What this task involves
Which lines of the data below hold "verir"? Copy each of them.

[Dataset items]
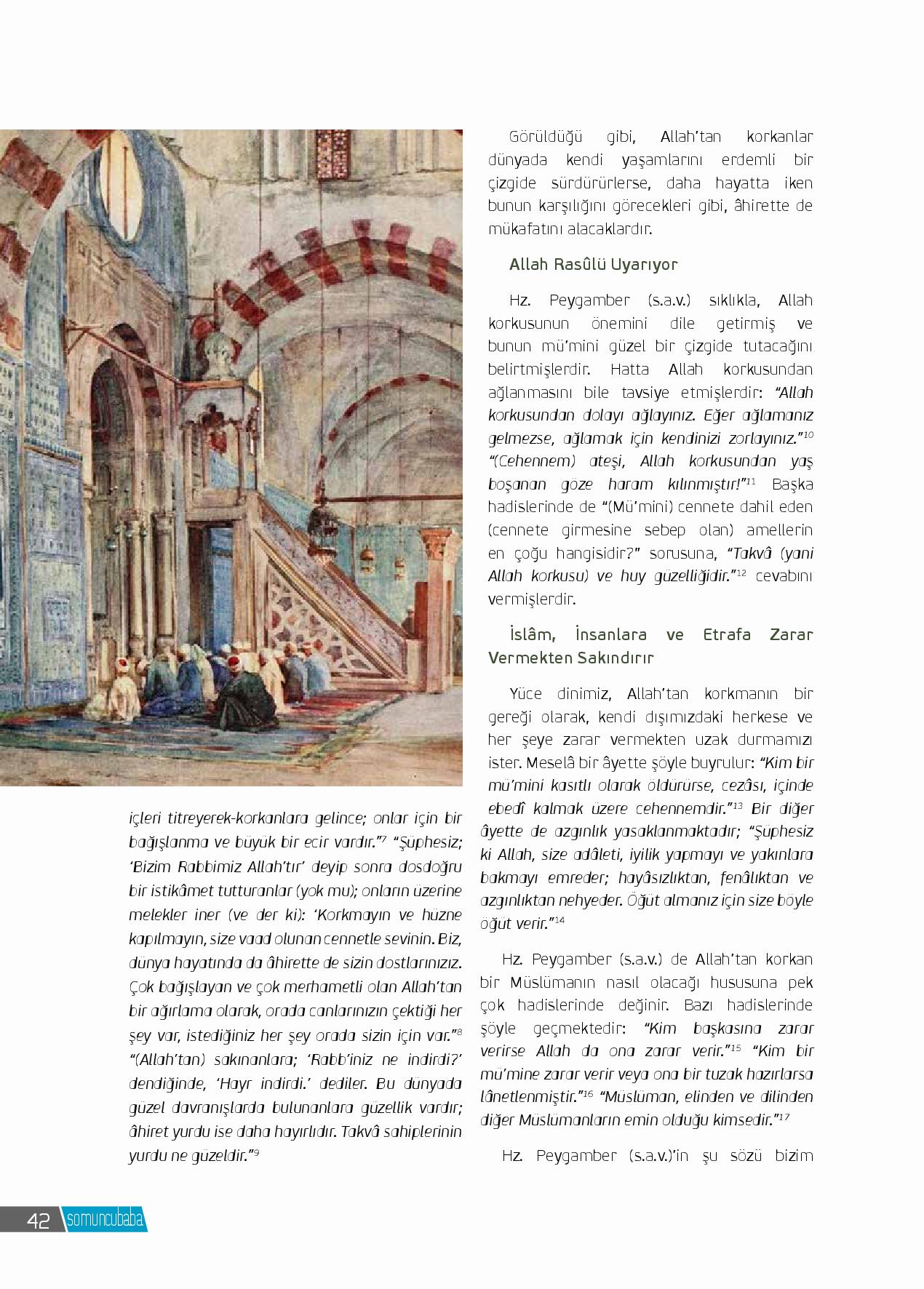 içleri titreyerek-korkanlara gelince; onlar için bir bağışlanma ve büyük bir ecir vardır."$^{7}$ "Şüphesiz; 'Bizim Rabbimiz Allah'tır' deyip sonra dosdoğru bir istikâmet tutturanlar (yok mu); onların üzerine melekler iner (ve der ki): 'Korkmayın ve hüzne kapılmayın, size vaad olunan cennetle sevinin. Biz, dünya hayatında da âhirette de sizin dostlarınızız. Çok bağışlayan ve çok merhametli olan Allah'tan bir ağırlama olarak, orada canlarınızın çektiği her şey var, istediğiniz her şey orada sizin için var."$^{8}$ "(Allah'tan) sakınanlara; 'Rabb'iniz ne indirdi?' dendiğinde, 'Hayr indirdi.' dediler. Bu dünyada güzel davranışlarda bulunanlara güzellik vardır; âhiret yurdu ise daha hayırlıdır. Takvâ sahiplerinin yurdu ne güzeldir."$^{9}$

Görüldüğü gibi, Allah'tan korkanlar dünyada kendi yaşamlarını erdemli bir çizgide sürdürürlerse, daha hayatta iken bunun karşılığını görecekleri gibi, âhirette de mükafatını alacaklardır.

Allah Rasûlü Uyarıyor

Hz. Peygamber (s.a.v.) sıklıkla, Allah korkusunun önemini dile getirmiş ve bunun mü'mini güzel bir çizgide tutacağını belirtmişlerdir. Hatta Allah korkusundan ağlanmasını bile tavsiye etmişlerdir: "Allah korkusundan dolayı ağlayınız. Eğer ağlamanız gelmezse, ağlamak için kendinizi zorlayınız."$^{10}$ "(Cehennem) ateşi, Allah korkusundan yaş boşanan göze haram kılınmıştır!"$^{11}$ Başka hadislerinde de "(Mü'mini) cennete dahil eden (cennete girmesine sebep olan) amellerin en çoğu hangisidir?" sorusuna, "Takvâ (yani Allah korkusu) ve huy güzelliğidir."$^{12}$ cevabını vermişlerdir.

İslâm, İnsanlara ve Etrafa Zarar Vermekten Sakındırır

Yüce dinimiz, Allah'tan korkmanın bir gereği olarak, kendi dışımızdaki herkese ve her şeye zarar vermekten uzak durmamızı ister. Meselâ bir âyette şöyle buyrulur: "Kim bir mü'mini kasıtlı olarak öldürürse, cezâsı, içinde ebedî kalmak üzere cehennemdir."$^{13}$ Bir diğer âyette de azgınlık yasaklanmaktadır; "Şüphesiz ki Allah, size adâleti, iyilik yapmayı ve yakınlara bakmayı emreder; hayâsızlıktan, fenâlıktan ve azgınlıktan nehyeder. Öğüt almanız için size böyle öğüt verir."$^{14}$

Hz. Peygamber (s.a.v.) de Allah'tan korkan bir Müslümanın nasıl olacağı hususuna pek çok hadislerinde değinir. Bazı hadislerinde şöyle geçmektedir: "Kim başkasına zarar verirse Allah da ona zarar verir."$^{15}$ "Kim bir mü'mine zarar verir veya ona bir tuzak hazırlarsa lânetlenmiştir."$^{16}$ "Müslüman, elinden ve dilinden diğer Müslümanların emin olduğu kimsedir."$^{17}$

Hz. Peygamber (s.a.v.)'in şu sözü bizim

42 somuncubaba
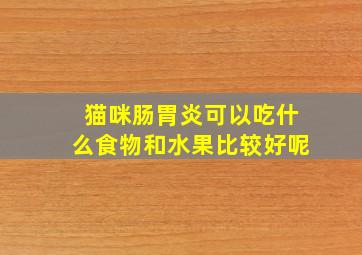 猫咪肠胃炎可以吃什么食物和水果比较好呢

Your response
Yüce dinimiz, Allah'tan korkmanın bir gereği olarak, kendi dışımızdaki herkese ve her şeye zarar vermekten uzak durmamızı ister. Meselâ bir âyette şöyle buyrulur: "Kim bir mü'mini kasıtlı olarak öldürürse, cezâsı, içinde ebedî kalmak üzere cehennemdir."$^{13}$ Bir diğer âyette de azgınlık yasaklanmaktadır; "Şüphesiz ki Allah, size adâleti, iyilik yapmayı ve yakınlara bakmayı emreder; hayâsızlıktan, fenâlıktan ve azgınlıktan nehyeder. Öğüt almanız için size böyle öğüt verir."$^{14}$
Hz. Peygamber (s.a.v.) de Allah'tan korkan bir Müslümanın nasıl olacağı hususuna pek çok hadislerinde değinir. Bazı hadislerinde şöyle geçmektedir: "Kim başkasına zarar verirse Allah da ona zarar verir."$^{15}$ "Kim bir mü'mine zarar verir veya ona bir tuzak hazırlarsa lânetlenmiştir."$^{16}$ "Müslüman, elinden ve dilinden diğer Müslümanların emin olduğu kimsedir."$^{17}$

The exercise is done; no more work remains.